Document excerpt –
The arrangement with the tour company was that he kept the fares as
wages. Roy filled the bus with paying passengers and arrived back in
London with £300 in his pocket, over half the price of a new Mini at
the time.
Busman’s Holiday
Back in New Zealand, he bought Kaponga’s run down local garage and
built up the business, expanding into tractor and machinery sales. In
1994 he sold all but the old garage and has been operating solo from
there ever since, doing repairs and restoration work.
Nowadays, Roy restricts his paid working time to 40 hours a week,
and a man must have a project in his leisure hours. Not surprisingly,
it’s a busman’s holiday – he’s building a replica of an early 1900s
chain-driven racing car. This ambitious project is beyond the planning
stage. The chassis is at the sandblaster, the engine sits in Roy’s
‘showroom’ and the Thorbensen rear axle/differential that will transfer
the power from the gearbox to the chain sprockets is in his workshop.

Exercise – In the excerpt about Roy, in what year did he sell all of his business except the old garage?

Data –

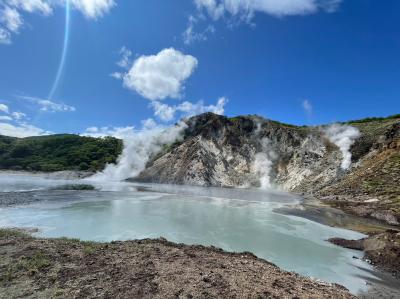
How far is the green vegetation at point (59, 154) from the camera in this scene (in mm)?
116750

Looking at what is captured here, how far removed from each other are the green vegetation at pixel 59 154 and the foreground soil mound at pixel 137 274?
10256 cm

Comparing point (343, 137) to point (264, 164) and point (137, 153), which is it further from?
point (137, 153)

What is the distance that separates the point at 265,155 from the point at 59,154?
96.2 m

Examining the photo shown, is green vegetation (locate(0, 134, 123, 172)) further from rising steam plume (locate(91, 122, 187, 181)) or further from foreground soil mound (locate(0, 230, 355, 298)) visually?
foreground soil mound (locate(0, 230, 355, 298))

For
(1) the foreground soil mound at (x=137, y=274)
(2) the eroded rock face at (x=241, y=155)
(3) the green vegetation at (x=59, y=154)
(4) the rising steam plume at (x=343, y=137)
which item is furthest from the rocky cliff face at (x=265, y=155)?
(1) the foreground soil mound at (x=137, y=274)

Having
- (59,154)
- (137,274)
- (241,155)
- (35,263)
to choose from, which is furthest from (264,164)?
(59,154)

The completed task – 1994